→ **DATASET CONTENT**:
* * *
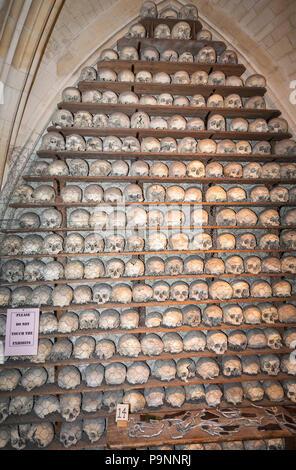 Église St Leonard's dans la ville de Cinque Port Hythe, dans le Kent contient un ossuaire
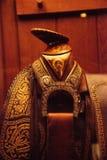 Horn auf einem Western-Sattel mit fantastischer lederner Werkzeugausstattung Stockfoto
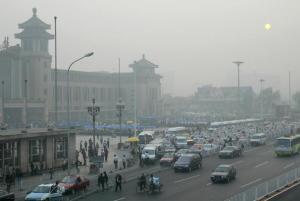 大気汚染による北京の霞む空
* * *
→ **EXERCISE INSTRUCTIONS**:
Go through the listing above and retype each line exactly, apart from the pictures.

→ **COMPLETED TASK**:
 Église St Leonard's dans la ville de Cinque Port Hythe, dans le Kent contient un ossuaire
 Horn auf einem Western-Sattel mit fantastischer lederner Werkzeugausstattung Stockfoto
 大気汚染による北京の霞む空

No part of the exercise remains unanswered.